The goal is bigger than automating tasks. It's giving each employee a digital twin — an agent counterpart that carries the institutional knowledge to deliver against the workflow. The humans carry the judgment, the client relationships, and the problems nobody has seen before. The business result so far: triple-digit year-over-year revenue growth without the need to hire headcount.

You don't have to take my word for the inside view. RightMetric's co-CEO Charlie Grinnell wrote about it himself — "I Gave AI Access to My Entire Business. Here's How I Sleep at Night" — a piece that grew out of many of these conversations.

If you've read my thinking on organizational intelligence, this is what it looks like in production: captured decisions and institutional knowledge systematized with agents operating against the knowledge the company actually owns.

What breaks and what I'd tell you to do Monday

None of this worked the first time. Agents fail silently — that's why the fleet includes a watchdog whose only job is catching the others. The SunMap still isn't finished; it's waiting on September sunlight patterns. My own instinct is to over-build. The rule I enforce on myself — and on clients — is what I call blast radius: match the build to what a mistake would cost. My father's medical records get built for accuracy. Financial data gets built for security. A backyard sun map gets built fast. Speed, accuracy, security — every build trades among the three, so decide what a mistake costs before you decide how to build. And when the blast radius is small, the lightest system that works wins.

If you're starting from zero, the playbook is short:

1. State outcomes, not instructions. Give the machine the goal, the constraints, and an inventory of what you have to work with. Let it surprise you with the path.

2. Build the knowledge base before the agents. The order matters: information first, input second, reasoning third, agents last. Agents without owned knowledge just improvise faster.

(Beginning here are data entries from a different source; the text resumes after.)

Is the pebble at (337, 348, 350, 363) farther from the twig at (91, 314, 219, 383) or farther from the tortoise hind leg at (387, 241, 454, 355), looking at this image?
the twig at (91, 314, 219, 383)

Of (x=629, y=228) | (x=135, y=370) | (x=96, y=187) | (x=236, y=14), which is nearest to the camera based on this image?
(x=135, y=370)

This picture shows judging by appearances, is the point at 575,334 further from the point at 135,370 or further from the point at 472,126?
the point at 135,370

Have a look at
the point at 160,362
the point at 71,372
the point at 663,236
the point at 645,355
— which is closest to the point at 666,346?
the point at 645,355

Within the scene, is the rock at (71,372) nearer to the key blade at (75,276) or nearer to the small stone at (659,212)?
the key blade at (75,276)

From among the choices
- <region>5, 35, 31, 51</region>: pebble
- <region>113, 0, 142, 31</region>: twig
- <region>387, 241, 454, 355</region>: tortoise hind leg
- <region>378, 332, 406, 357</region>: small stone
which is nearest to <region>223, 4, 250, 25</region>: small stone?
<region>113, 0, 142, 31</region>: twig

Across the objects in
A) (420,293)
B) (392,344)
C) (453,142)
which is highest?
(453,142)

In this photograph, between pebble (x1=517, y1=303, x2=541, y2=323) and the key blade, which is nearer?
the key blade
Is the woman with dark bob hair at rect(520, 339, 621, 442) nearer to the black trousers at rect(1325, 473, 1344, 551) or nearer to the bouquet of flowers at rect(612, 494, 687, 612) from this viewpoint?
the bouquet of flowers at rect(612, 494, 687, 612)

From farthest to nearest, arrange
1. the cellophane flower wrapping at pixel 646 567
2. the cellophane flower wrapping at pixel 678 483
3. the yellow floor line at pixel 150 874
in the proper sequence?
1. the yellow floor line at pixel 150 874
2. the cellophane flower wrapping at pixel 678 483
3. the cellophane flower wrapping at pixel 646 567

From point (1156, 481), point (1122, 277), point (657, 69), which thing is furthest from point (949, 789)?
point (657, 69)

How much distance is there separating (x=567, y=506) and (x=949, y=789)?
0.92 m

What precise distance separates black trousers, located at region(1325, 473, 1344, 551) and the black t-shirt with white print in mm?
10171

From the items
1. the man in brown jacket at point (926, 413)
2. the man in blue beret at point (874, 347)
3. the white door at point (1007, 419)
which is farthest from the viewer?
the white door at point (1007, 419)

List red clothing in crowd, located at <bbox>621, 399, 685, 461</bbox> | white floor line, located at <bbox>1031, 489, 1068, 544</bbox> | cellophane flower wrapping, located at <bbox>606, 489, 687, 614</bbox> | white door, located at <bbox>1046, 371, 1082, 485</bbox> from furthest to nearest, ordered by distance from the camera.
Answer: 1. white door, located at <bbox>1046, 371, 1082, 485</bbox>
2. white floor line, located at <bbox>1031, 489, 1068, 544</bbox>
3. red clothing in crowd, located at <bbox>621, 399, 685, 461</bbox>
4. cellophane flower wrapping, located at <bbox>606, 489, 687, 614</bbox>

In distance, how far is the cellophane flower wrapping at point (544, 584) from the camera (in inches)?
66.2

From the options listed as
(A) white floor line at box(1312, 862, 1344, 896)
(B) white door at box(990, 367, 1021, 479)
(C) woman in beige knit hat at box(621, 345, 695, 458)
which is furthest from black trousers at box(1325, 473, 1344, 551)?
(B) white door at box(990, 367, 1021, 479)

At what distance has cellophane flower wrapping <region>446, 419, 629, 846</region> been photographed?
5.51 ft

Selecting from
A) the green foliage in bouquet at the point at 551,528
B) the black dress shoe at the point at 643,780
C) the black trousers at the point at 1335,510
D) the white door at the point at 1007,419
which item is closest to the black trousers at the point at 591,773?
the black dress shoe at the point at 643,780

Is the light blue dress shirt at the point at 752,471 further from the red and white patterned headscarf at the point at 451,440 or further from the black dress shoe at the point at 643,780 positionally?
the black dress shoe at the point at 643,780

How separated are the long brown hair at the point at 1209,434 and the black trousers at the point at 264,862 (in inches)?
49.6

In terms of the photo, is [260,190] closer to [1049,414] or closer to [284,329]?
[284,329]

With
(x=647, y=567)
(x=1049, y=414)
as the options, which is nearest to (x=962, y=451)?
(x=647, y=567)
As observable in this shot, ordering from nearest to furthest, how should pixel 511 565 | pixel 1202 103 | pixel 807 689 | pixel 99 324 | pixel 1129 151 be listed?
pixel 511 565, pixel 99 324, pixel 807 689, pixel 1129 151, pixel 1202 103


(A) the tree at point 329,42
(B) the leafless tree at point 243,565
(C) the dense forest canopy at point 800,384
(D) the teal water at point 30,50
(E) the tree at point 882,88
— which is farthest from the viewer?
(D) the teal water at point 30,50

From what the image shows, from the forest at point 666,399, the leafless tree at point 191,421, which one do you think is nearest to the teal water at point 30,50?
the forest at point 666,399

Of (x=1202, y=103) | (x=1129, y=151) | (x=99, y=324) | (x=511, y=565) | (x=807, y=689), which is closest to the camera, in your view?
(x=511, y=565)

3. Own your context, rent your models. Keep your knowledge in a form you control. Every model should be replaceable; your accumulated judgment shouldn't be.

4. Measure output change, not activity. Prompts written and hours saved tell you nothing. Health wins, a flourishing garden, and revenue per headcount tell you whether the process is actually different.

The question I can't shake

When my parents moved into assisted living, we did the groundwork while everyone was still healthy: powers of attorney, personal directives for medical care. After my father's dementia took hold, that preparation was the difference between grief and grief plus chaos. When a doctor deems someone incapable, the paperwork you didn't do becomes the crisis you didn't need.

On a recent walk, my parents' financial advisor and I were talking about exactly that: the decisions you make while you're healthy, because eventually every family gets tested. Get your ducks in a row before you need them. Somewhere on that walk it struck me — a power of attorney is society's answer to a hard question: who acts for you when you can't? We hand that authority to the person who knows us best.

In twenty or thirty years, with decades of my decisions, values, and reasoning captured — why wouldn't AI act on my behalf, legally? It will know more about how I think than anyone else possibly could.

Can an AI be your agent for financial or health decisions? Most people's instinct is an immediate no. But the vault will hold a more intimate record of how I make decisions than any person could carry. Based on the value I'm already getting from captured decisions, I'm not sure the answer stays no. And either way, the infrastructure for that answer is being built now — one captured decision at a time.

The technology is available to everyone. The system you build around it is the part you own.

Start with what you want.

The machine will ask you for what it needs.